I did not know this but was using the knowledge I gained from school many years ago. Like I said, copper is the quick exit path for the heat in the controller and then the aluminum is the exit path for the heat from the plate into the air. I tried to find a liquid cool plate but the beer plates were too large and one that would fit was over $400 plus the radiator and pump system. I appreciate the discussion about this and hope it will help someone with a similar problem. For less than $200 I am a happy GEM owner!

It’s a matter of thermal resistance. Anything between the controller and radiator has less than zero resistance. Raising, not lowering temperature.

It’s only the principle, in practice, it will work just fine.
Remarks are just to save someone else the expense of an unnecessary cu. plate.

I look at the copper plate the way I would look at a holding pond for the heat from the controller. If we had a home that was slowly flooding and hooked up a pump to pump out the water the pump would only be able to pump so many gallons per minute out of the house even as more water comes into the house. But if we had an empty holding pond next to the house then much more of the excess water could flow into the pond, through the doors and windows instead of just the pump hose, at a much faster rate than the pump could evacuate. It may not be the most efficient way to do it but I know that the copper will allow much more heat into it than the aluminum fins can dissipate. Just like the heat sink maker said, copper is the preferred sink and then aluminum fins to dissipate its heat.

Not so. The heat sink loses heat faster than the copper plate absorbs it. If it didn’t it would build up in the copper and trigger the 41 code. That’s why they build the finned units.

Copper is a real good heat moderator and is used to absorb and moderate temperature fluctuations in a brick form as you have done.

However as a dissipater of heat it has to be in a finned configuration. Think finned automobile radiator

if you hadn’t added the finned unit the heat in the brick would have finally risen to a temperature to cause a 41.

There is not a thing wrong with your set up. The copper brick is just redundant.

The best little tool to analyse this is a IR heat gun with the laser. Got mine at Harbor Freight for 34 bucks.

Amazing: I got it because I play with programming and need to check motor temperature with different settings. It will also tell you which brake is dragging even when you don’t think they are.

Yes I also use it to chase down 41 codes.

I agree. A better analogy of the water would be a pump and a sponge.

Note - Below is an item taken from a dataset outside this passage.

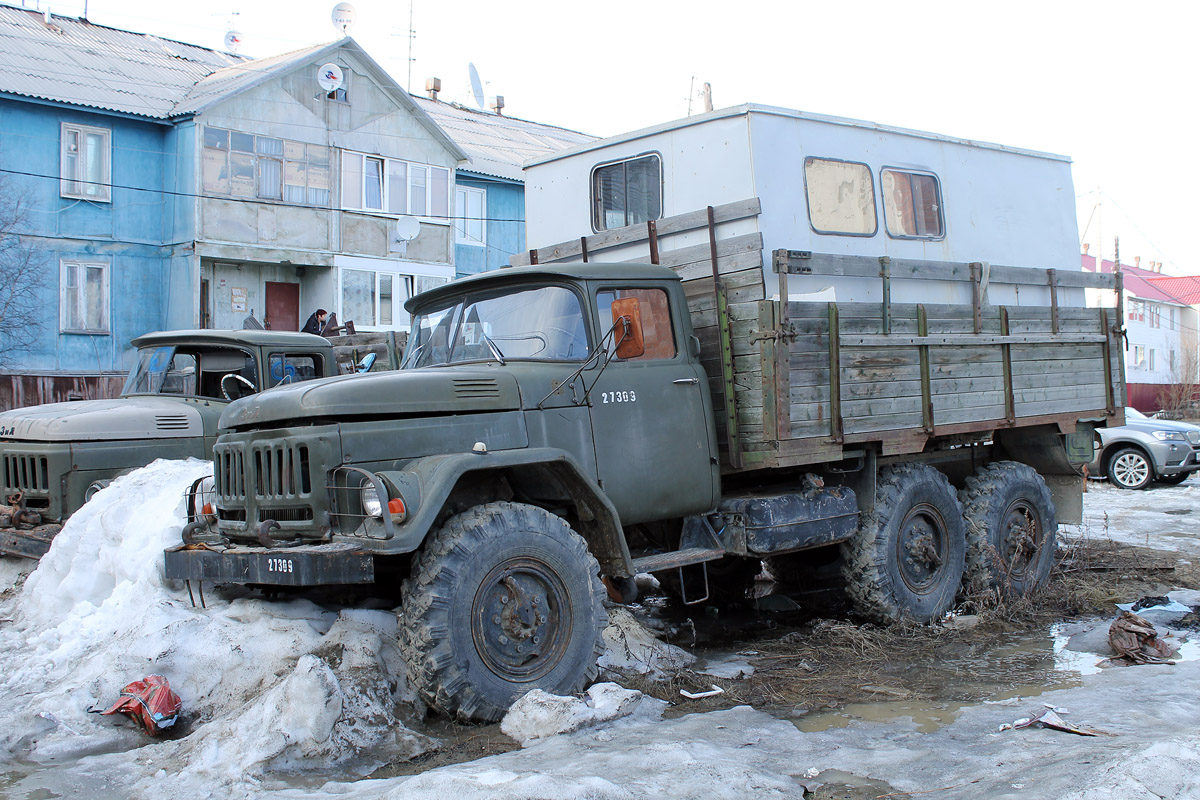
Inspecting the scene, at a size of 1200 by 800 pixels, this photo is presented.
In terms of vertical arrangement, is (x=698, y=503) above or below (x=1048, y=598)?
above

The sponge is best at soaking up water, and good at moving water to the pump sump.The pump can then remove the water.

It’s a great sponge. It can suck up the water faster than the pump. It can hold more water than the pump sump.

For short time periods it can keep things dry without the pump. Some water will even evaporate.

No matter how big the sponge, in time it will saturate. No matter how porous it will slow the flow of water to the pump. The total water removed will fall to the pump after saturation.

Wait! I’m confused! These cars got water and water pumps in them? Lol. This stuff is way over my head! ( poor little retired school janitor brain)!

I disagree with you about the copper although I think the sponge analogy is a good one. The copper is the sponge that wicks away the heat very quickly and if the finned sink wasn’t there it would eventually re-enter the controller. But the copper can absorb heat faster than the aluminum sink can dissipate it because of the fin square inches and the fan size. Without the copper the ability of the fins to dissipate the heat would depend on the fan and the square inches of fin surface area. No matter the reson for the heat loss, the copper is the sponge that helps relieve the controller heat quickly. and its capacity to absorb a lot more than the controller makes it the escape hatch for the finned sink to work without having to be rated to cool a certain amount of heat quickly. If I were a thermodynamic engineer I could calculate the finned area and fan size to eliminate the heat from the controller but I’m not. If one of you wants to try your theory then you do the test with just a small aluminum heatsink and let us all know the outcome. BTW, I have the 7.5 hp motor and the 14-inch wheels and live in a hot very hilly area.